*** Input ***

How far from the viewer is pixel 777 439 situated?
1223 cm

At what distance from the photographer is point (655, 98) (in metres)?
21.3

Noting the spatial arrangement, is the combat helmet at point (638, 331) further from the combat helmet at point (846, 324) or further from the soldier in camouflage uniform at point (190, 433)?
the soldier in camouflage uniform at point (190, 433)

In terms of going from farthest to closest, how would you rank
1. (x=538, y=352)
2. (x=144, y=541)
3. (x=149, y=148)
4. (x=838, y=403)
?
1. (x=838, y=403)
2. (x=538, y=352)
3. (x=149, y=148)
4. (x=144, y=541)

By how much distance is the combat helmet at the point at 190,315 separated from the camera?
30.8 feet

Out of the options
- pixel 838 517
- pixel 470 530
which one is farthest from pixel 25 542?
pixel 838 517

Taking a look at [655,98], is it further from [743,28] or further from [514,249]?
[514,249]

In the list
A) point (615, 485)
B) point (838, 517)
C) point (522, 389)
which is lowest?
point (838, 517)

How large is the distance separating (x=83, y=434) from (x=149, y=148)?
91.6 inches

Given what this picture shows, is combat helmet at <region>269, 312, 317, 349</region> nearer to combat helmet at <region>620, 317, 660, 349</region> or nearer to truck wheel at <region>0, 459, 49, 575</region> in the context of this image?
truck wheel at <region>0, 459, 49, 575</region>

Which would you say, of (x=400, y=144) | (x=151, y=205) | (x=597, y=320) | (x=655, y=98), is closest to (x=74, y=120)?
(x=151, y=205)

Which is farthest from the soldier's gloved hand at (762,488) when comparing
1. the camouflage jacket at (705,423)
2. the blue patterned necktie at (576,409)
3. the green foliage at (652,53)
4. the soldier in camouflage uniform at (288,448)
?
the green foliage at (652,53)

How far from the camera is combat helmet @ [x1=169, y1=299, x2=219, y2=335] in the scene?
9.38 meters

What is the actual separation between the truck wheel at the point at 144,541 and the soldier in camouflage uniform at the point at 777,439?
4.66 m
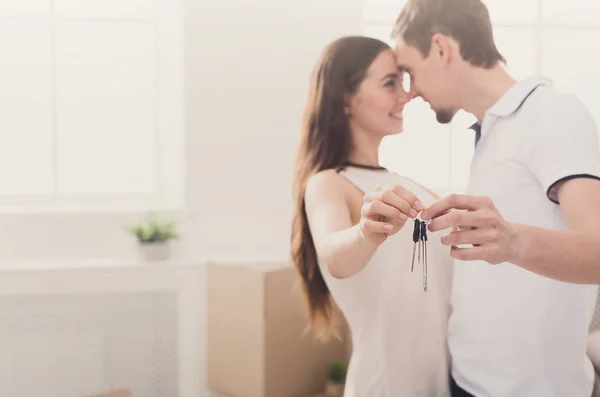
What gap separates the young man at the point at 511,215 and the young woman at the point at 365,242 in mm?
56

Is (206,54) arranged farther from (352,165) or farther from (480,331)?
(480,331)

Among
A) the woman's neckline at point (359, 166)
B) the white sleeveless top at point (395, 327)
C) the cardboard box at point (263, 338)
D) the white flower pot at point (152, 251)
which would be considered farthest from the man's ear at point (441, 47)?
the white flower pot at point (152, 251)

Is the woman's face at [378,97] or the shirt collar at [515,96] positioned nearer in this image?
the shirt collar at [515,96]

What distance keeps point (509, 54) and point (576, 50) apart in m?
0.25

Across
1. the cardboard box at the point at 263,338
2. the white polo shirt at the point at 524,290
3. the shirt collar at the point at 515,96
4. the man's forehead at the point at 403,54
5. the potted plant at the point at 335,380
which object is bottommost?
the potted plant at the point at 335,380

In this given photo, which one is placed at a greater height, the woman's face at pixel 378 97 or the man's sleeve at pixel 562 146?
the woman's face at pixel 378 97

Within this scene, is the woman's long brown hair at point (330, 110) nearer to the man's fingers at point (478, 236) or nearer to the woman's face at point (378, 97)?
the woman's face at point (378, 97)

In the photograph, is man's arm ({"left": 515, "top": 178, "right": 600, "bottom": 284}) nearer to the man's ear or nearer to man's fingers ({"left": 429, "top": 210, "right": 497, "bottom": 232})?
man's fingers ({"left": 429, "top": 210, "right": 497, "bottom": 232})

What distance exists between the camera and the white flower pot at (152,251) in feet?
6.77

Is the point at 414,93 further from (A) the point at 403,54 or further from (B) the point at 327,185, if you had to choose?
(B) the point at 327,185

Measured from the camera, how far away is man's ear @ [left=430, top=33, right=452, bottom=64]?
126 cm

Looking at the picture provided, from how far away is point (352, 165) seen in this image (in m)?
1.35

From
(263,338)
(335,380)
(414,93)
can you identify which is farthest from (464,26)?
(335,380)

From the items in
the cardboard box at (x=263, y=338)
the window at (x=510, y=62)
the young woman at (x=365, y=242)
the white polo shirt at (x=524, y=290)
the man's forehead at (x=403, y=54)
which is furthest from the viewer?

***

# [Exercise directions]
Rewrite the lines from the one containing "Looking at the" through the end of the lines, replacing "cardboard box" with "storage carton" and leaving everything else unchanged.

# [Task answer]
Looking at the picture provided, from how far away is point (352, 165) seen in this image (in m)?
1.35

From
(263,338)
(335,380)
(414,93)
can you identify which is farthest from (464,26)?
(335,380)

From the items in
the storage carton at (x=263, y=338)
the window at (x=510, y=62)
the young woman at (x=365, y=242)
the white polo shirt at (x=524, y=290)
the man's forehead at (x=403, y=54)
which is furthest from the viewer?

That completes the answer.